Hypergeometric vs. binomial distribution
The key distinction is whether sampling is with or without replacement. If you shuffle a deck, deal a card, record it, and put it back before dealing again, each draw is independent and the binomial distribution applies with p = K/N. If you do NOT replace the card - the realistic scenario for most card games - the draws are dependent and the hypergeometric distribution is correct. As a practical rule: if the sample size n is less than 5% of the population N, the two distributions give very similar answers and the binomial approximation is acceptable. When n/N exceeds 5%, use the hypergeometric formula for accuracy.

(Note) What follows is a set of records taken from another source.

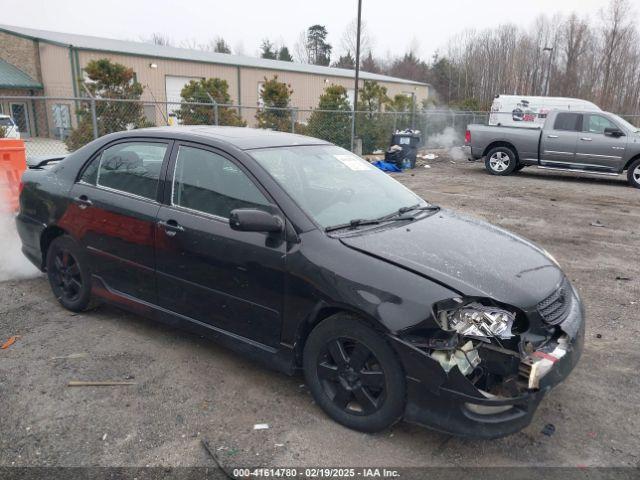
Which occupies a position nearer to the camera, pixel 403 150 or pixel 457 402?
pixel 457 402

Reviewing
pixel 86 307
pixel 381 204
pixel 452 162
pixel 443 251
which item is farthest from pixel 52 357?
pixel 452 162

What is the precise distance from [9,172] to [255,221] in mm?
4901

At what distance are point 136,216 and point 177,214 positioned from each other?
0.41 metres

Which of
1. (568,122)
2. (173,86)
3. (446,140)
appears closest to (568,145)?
(568,122)

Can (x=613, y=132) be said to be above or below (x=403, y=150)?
above

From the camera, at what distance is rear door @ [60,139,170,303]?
372 cm

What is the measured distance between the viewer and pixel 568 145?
13.6 m

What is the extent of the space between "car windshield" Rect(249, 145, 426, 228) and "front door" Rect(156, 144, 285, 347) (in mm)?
228

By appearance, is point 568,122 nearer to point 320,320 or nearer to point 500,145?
point 500,145

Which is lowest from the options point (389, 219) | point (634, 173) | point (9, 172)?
point (634, 173)

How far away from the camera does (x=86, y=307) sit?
14.4 feet

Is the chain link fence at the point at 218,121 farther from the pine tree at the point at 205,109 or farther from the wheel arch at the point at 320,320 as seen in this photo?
the wheel arch at the point at 320,320

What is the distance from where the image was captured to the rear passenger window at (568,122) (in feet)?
44.4

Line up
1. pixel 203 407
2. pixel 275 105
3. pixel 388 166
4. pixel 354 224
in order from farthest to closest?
1. pixel 275 105
2. pixel 388 166
3. pixel 354 224
4. pixel 203 407
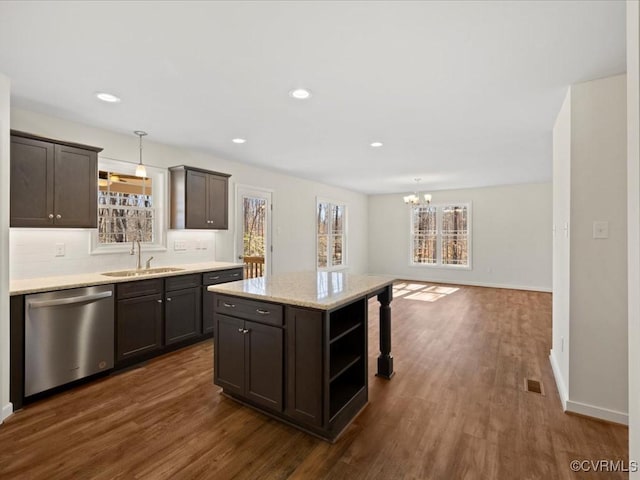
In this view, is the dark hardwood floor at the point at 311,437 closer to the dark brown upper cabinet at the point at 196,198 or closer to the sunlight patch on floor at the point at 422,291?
the dark brown upper cabinet at the point at 196,198

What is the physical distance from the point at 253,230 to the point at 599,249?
455 centimetres

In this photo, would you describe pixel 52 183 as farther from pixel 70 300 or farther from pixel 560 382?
pixel 560 382

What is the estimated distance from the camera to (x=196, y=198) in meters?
4.20

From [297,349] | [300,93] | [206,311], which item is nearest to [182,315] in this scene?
[206,311]

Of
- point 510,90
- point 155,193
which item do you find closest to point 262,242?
point 155,193

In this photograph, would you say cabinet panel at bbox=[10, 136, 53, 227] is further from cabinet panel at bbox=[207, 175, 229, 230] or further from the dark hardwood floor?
cabinet panel at bbox=[207, 175, 229, 230]

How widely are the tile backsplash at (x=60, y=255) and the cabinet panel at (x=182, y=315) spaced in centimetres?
73

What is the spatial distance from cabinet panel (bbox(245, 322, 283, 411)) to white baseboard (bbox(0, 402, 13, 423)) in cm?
174

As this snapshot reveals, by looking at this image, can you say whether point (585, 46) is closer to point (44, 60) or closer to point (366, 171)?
point (44, 60)

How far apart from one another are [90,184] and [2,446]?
87.3 inches

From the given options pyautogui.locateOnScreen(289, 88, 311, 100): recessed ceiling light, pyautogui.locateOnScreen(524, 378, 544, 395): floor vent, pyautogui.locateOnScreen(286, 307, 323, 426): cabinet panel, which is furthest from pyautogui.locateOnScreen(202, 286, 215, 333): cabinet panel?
pyautogui.locateOnScreen(524, 378, 544, 395): floor vent

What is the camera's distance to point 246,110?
3.05m

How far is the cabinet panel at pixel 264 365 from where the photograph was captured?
7.35 ft

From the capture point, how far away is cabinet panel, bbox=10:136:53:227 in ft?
8.70
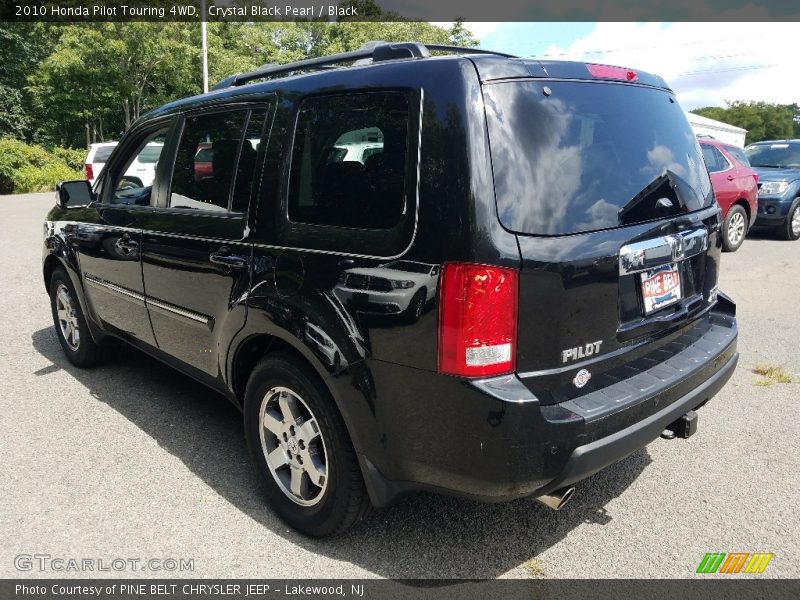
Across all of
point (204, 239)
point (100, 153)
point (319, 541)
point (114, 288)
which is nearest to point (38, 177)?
point (100, 153)

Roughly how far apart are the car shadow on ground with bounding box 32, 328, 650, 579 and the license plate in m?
1.03

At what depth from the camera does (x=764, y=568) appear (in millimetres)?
2598

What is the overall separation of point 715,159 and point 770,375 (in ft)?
20.2

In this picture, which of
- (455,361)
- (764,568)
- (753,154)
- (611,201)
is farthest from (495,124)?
(753,154)

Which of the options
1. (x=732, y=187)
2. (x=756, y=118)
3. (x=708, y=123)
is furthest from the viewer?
(x=756, y=118)

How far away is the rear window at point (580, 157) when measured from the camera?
2191 mm

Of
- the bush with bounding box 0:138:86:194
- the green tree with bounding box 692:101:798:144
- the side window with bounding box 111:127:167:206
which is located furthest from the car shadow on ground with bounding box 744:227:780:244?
the green tree with bounding box 692:101:798:144

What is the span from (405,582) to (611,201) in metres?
1.66

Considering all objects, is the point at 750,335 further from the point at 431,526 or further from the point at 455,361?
the point at 455,361

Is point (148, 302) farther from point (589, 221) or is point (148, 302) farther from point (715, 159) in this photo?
point (715, 159)

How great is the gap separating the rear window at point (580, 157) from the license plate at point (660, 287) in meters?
0.22

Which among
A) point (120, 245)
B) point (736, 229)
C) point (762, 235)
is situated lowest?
point (762, 235)

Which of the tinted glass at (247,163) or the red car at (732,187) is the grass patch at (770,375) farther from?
the red car at (732,187)

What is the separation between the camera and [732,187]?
982cm
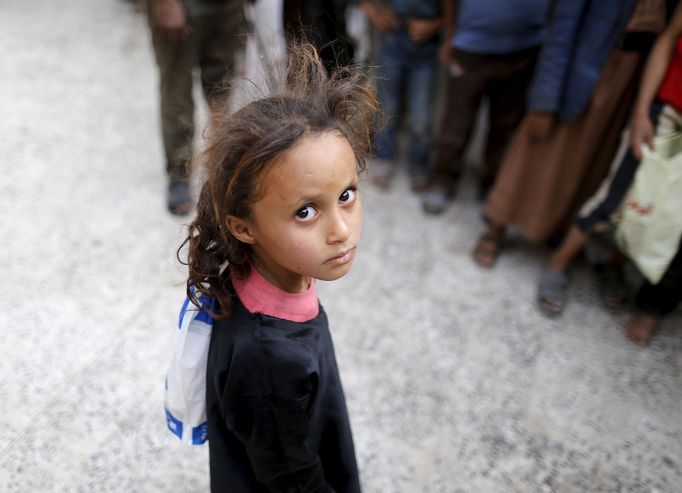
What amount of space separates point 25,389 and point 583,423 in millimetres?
1994

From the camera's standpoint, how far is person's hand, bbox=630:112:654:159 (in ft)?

How to use this calculator
Set N to the total population size (e.g., 52 cards), K to the number of successes in the population (e.g., 13 hearts), n to the sample size you are drawing (e.g., 5 cards), and k to the number of successes you want to evaluate (e.g., 2 hearts). The calculator instantly computes all five probability forms - exact P(X=k), left-tail P(X
Hypergeometric Distribution vs. Related Distributions
| Distribution | Sampling | Key condition | Use when |
|---|---|---|---|
| Hypergeometric | Without replacement | Finite population, no replacement | n/N > 5% (sample is large relative to population) |
| Binomial | With replacement | Fixed trials, constant probability | n/N <= 5% (sample is small, or population is infinite) |
| Poisson | Rare events | Very small p, large n | Counting rare occurrences over time or space |
| Negative hypergeometric | Without replacement | Count draws until r successes | Waiting time problems without replacement |
When to use each distribution when sampling without replacement or with replacement.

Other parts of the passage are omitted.